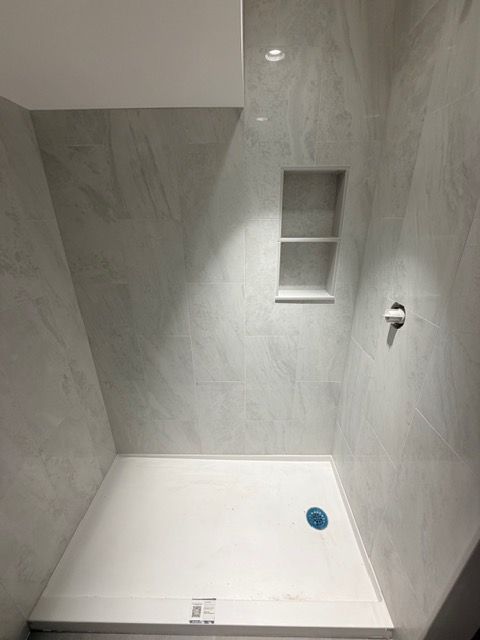 Empty tiled shower stall with built-in shelves, showerhead, and drain.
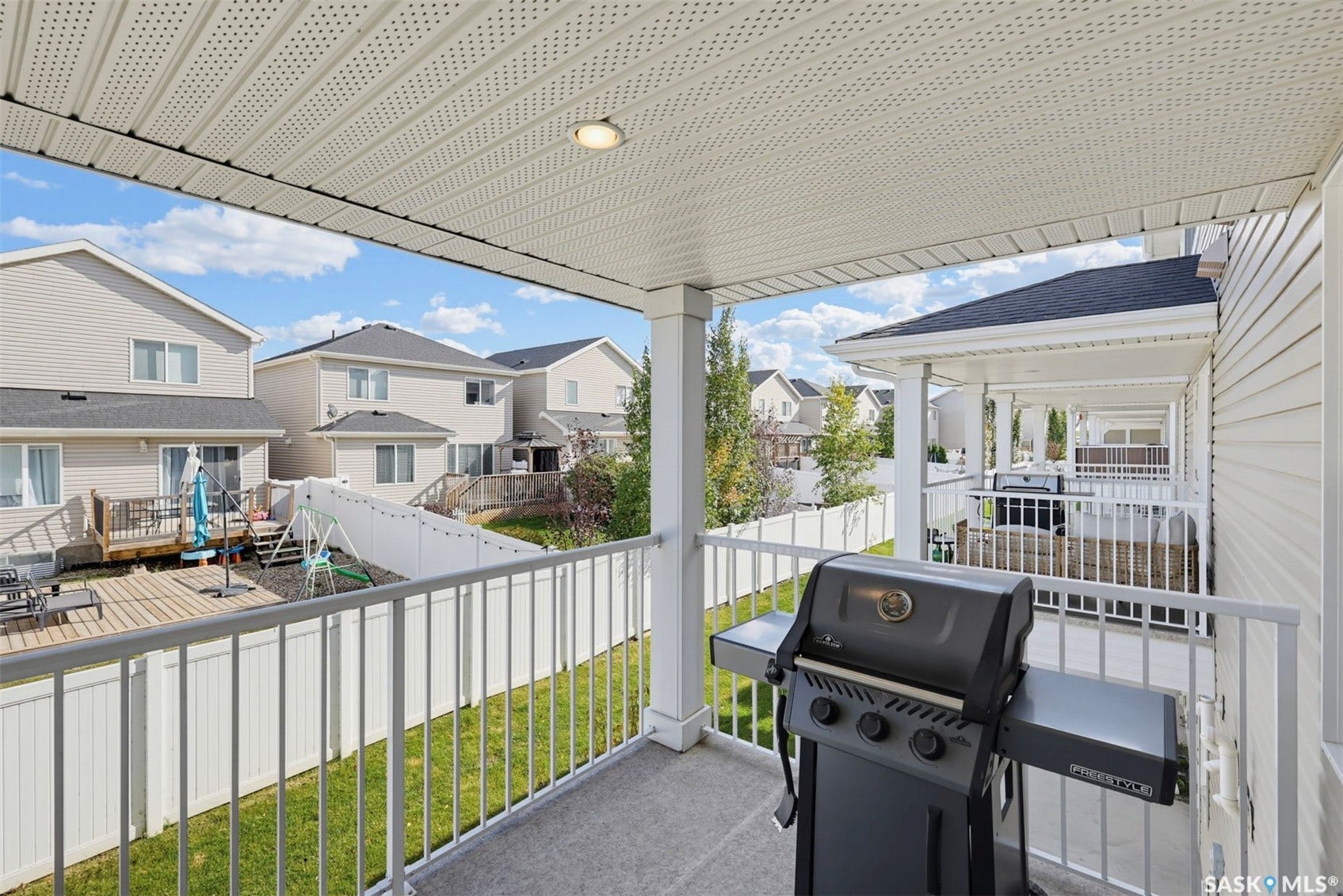 Covered balcony with a textured ceiling and recessed lighting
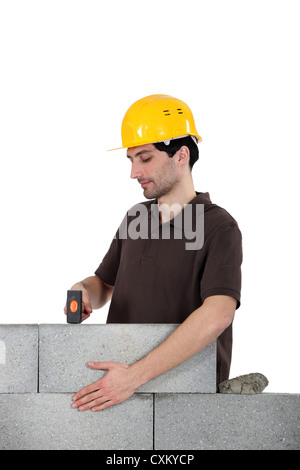 Mason en utilisant un marteau pour régler brick wall Banque D'Images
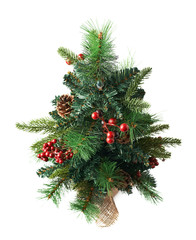 Fototapeta na wymiar Small artificial Christmas tree isolated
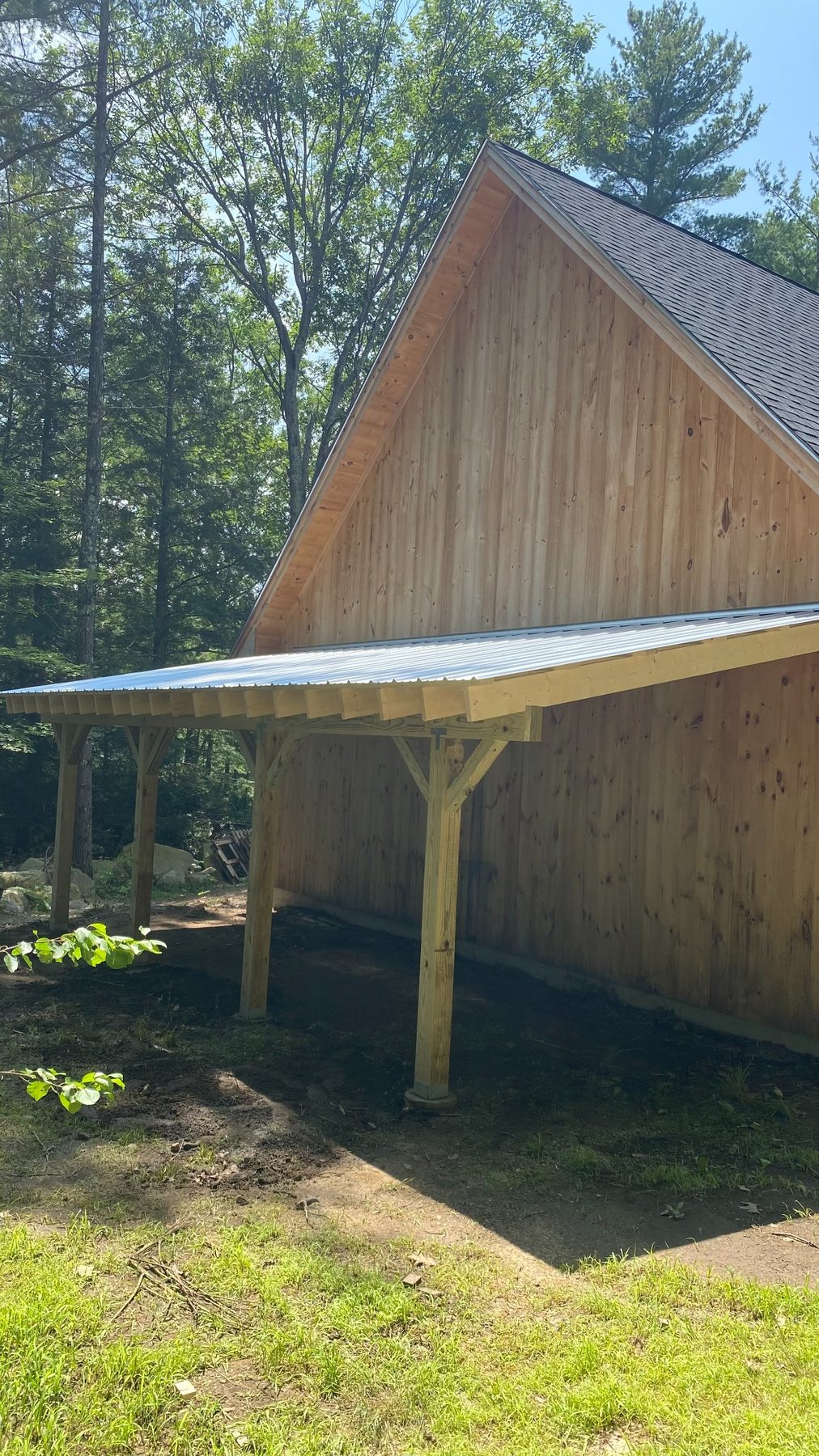 Carport attached to custom outbuilding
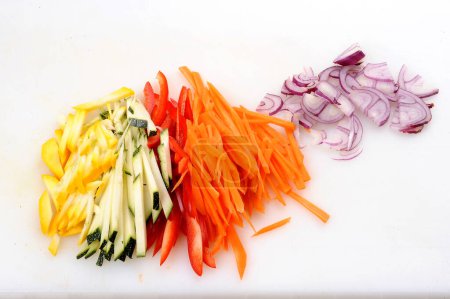 Photo for Bright fresh vegetables cut up slices - Royalty Free Image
==*==
A verbatim transcription of the listing is expected, with no pictures included.

Solution:
 Empty tiled shower stall with built-in shelves, showerhead, and drain.
 Covered balcony with a textured ceiling and recessed lighting
 Mason en utilisant un marteau pour régler brick wall Banque D'Images
 Fototapeta na wymiar Small artificial Christmas tree isolated
 Carport attached to custom outbuilding
 Photo for Bright fresh vegetables cut up slices - Royalty Free Image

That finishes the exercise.